Claimant Representative: Doc Kennedy J.D.
About halfway through a near-40-year career in the industry, a Texas-based advisor was hit with a termination disclosure alleging that he had reallocated a customer’s subaccounts without authorization. He lived with the stain on his records for almost two decades before he’d had enough. Finally, he decided to try to get the disclosure expunged through FINRA Dispute Resolution with the help of AdvisorLaw.
In 2002, the advisor started his own registered investment advisor (RIA). About six months later, he joined the broker-dealer firm, Momentum. While the BD didn’t allow discretionary accounts, the advisor had a clearing contract with Southwest Securities, Inc. (SSI) for advisory services. He maintained discretion in the SSI accounts and used that discretion for a periodic rebalancing of accounts. During the time he was registered with Momentum, he became its highest-producing advisor.
In December of 2004, the advisor sent letters to clients of SSI, informing them of the upcoming rebalancing of their accounts and requesting to be contacted with any objections to the proposed strategy. The advisor carried out the planned rebalancing, exercising the discretion that he had been granted by the customers. However, one customer subsequently complained.
Regardless of the fact that the client had granted the advisor consent by authorizing discretion, the false allegations published with the termination disclosure, as well as a second internal review disclosure, marred the advisor’s records since the time when the Form U5 was filed — in early 2005.
At the hearing on the matter, the FINRA arbitrator read the pleadings and evidence submitted, as well as any post-hearing submissions. The advisor testified and Dochtor Kennedy, MBA, J.D. presented his arguments as to why the allegations painted the advisor in a negative light.
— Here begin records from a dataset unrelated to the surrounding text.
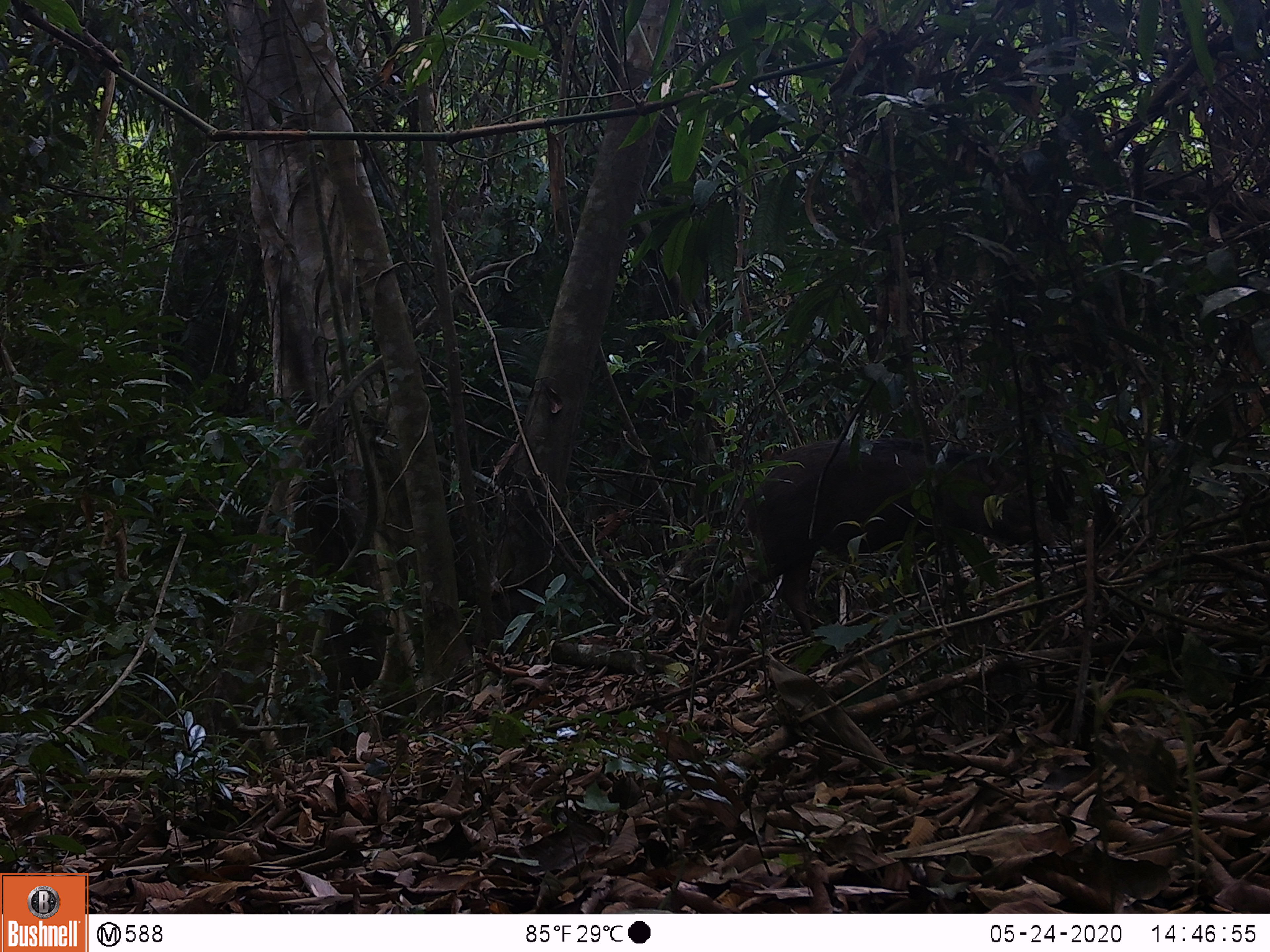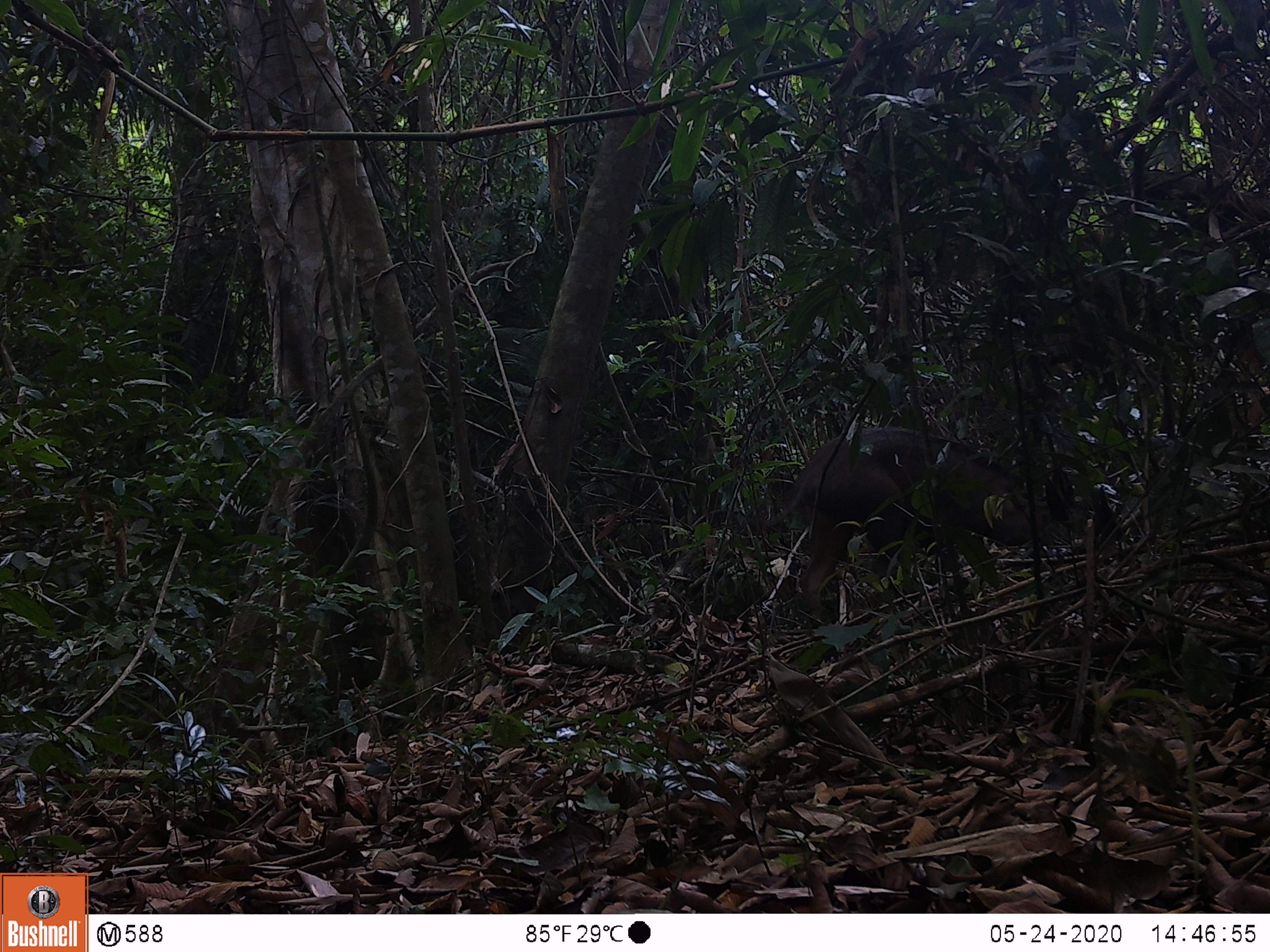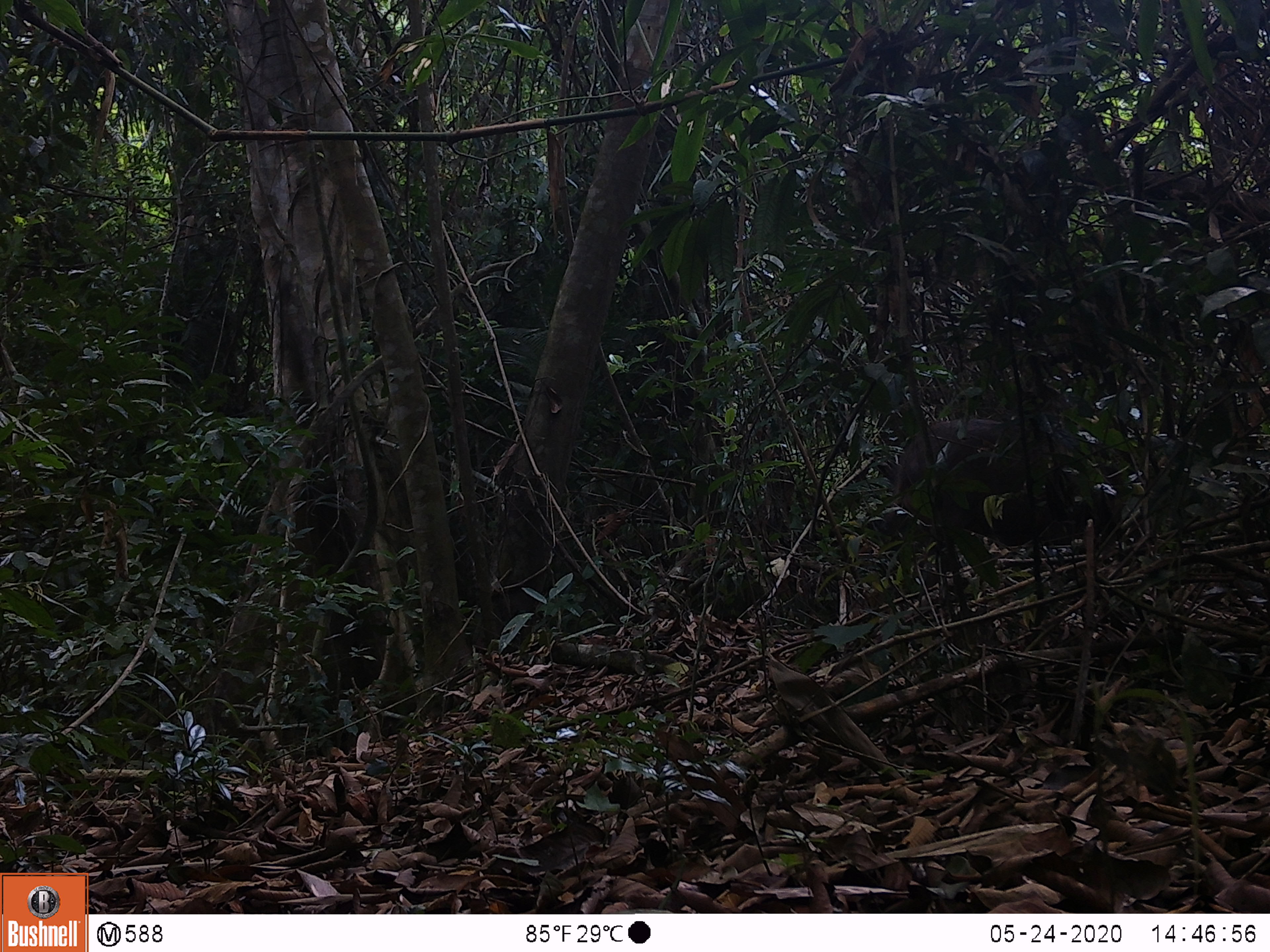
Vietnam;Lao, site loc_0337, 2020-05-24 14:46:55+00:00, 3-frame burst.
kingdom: Animalia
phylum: Chordata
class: Mammalia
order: Artiodactyla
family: Suidae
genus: Sus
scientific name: Sus scrofa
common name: eurasian wild pig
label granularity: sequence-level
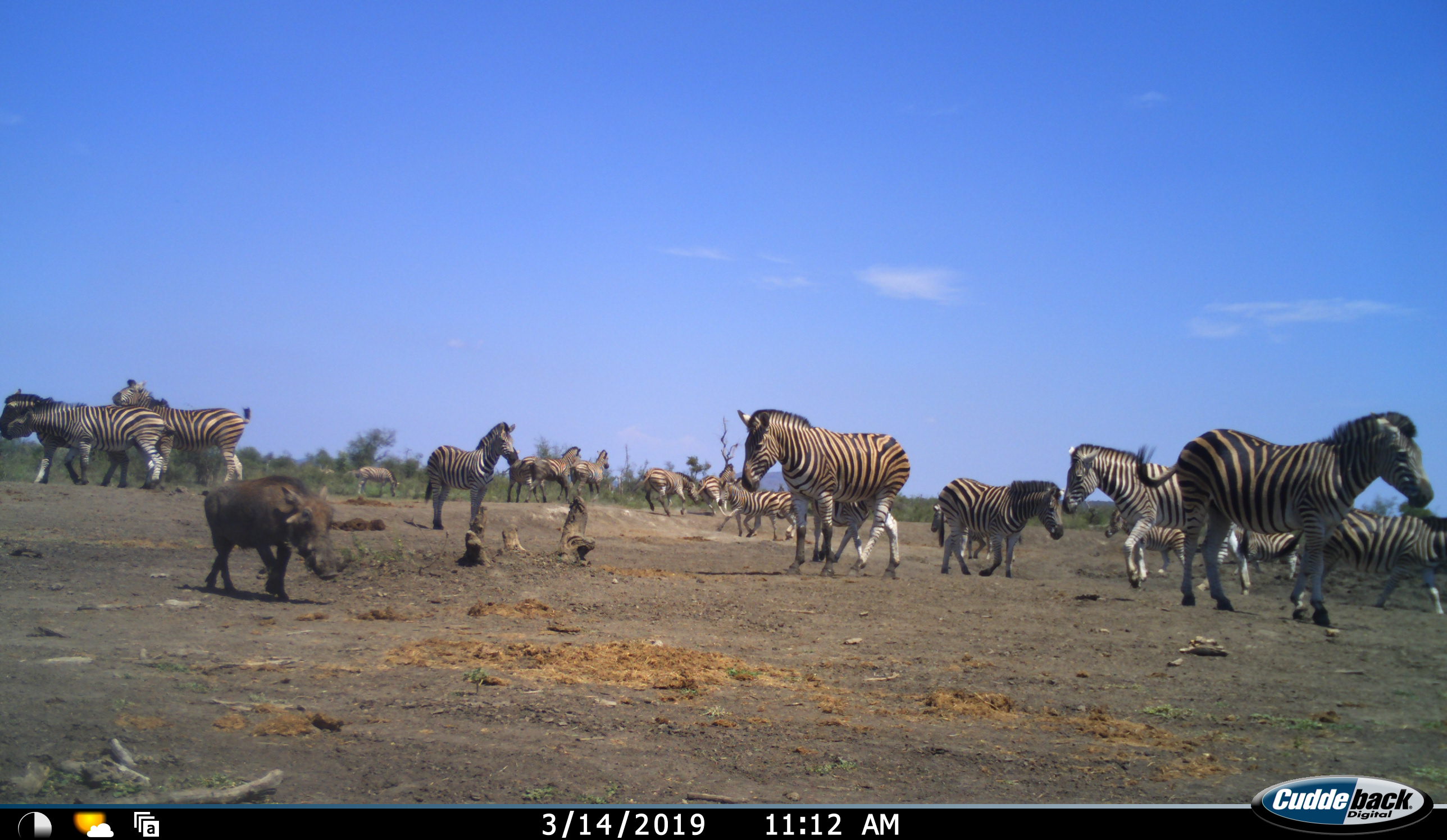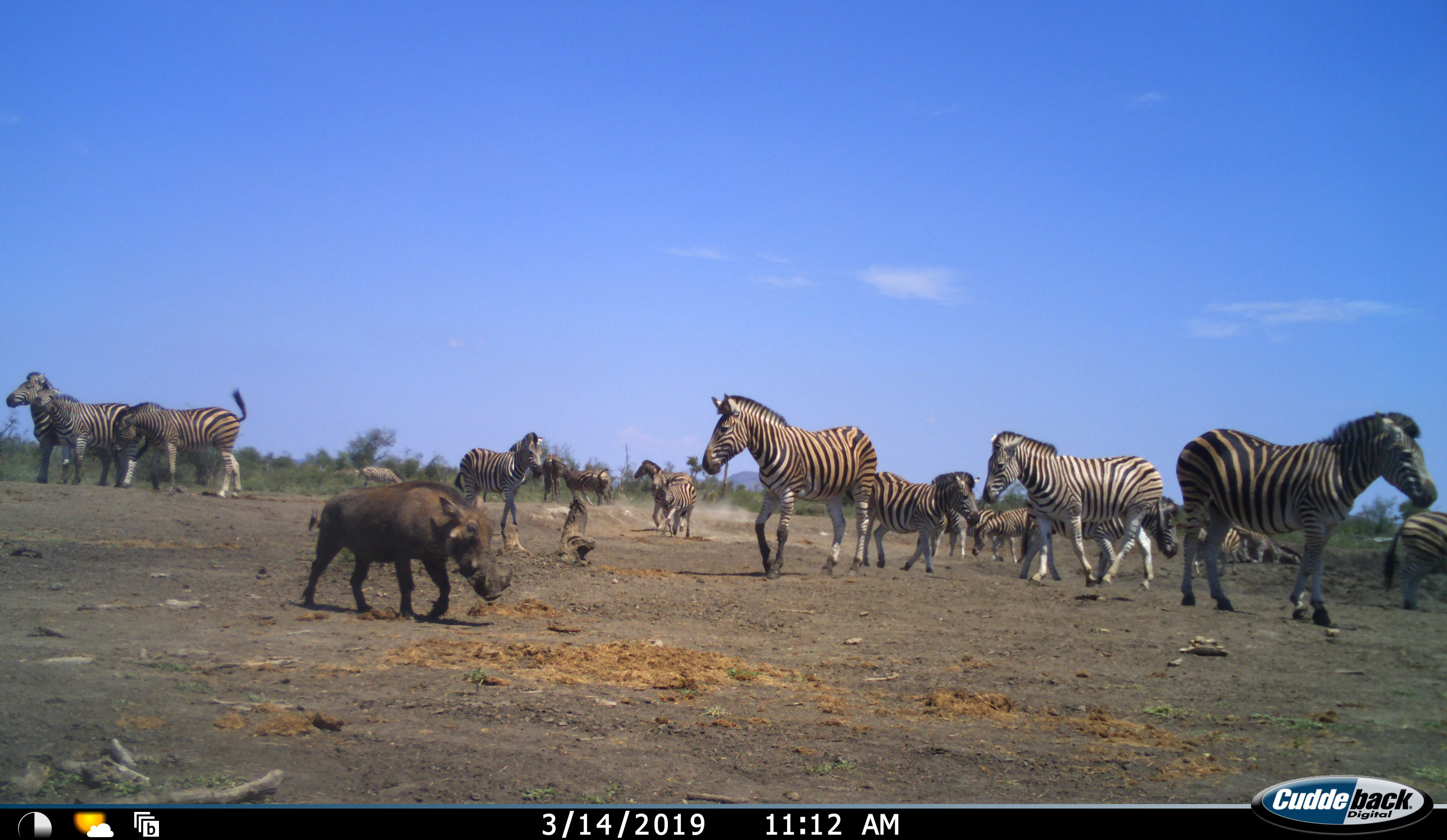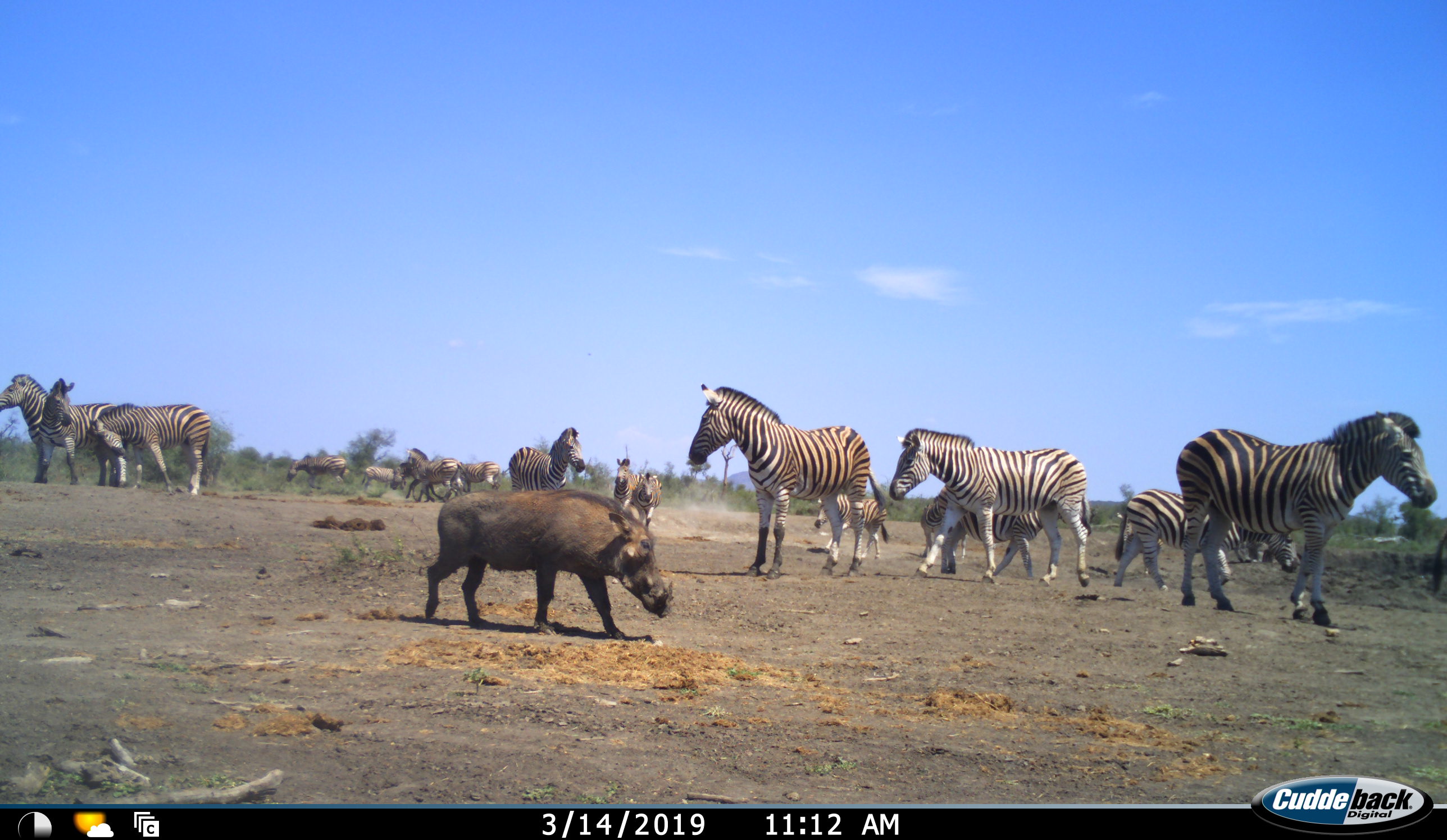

After consideration of the matter, the arbitrator determined that all references to the termination and internal review disclosures should be deleted in their entirety and “appear blank.” He ordered that the “Reason for Termination” be changed to “Voluntary” and that any “Yes” answers on the advisor’s records should be changed to “No,” as applicable. The Arbitrator cited the “defamatory nature of the information” as the basis for recommending expungement.
Finally, after dedicating his career to the industry and living with defamatory-in-nature allegations on his public records for half of that time, this advisor can move forward, free of the negative language and its impact on his business.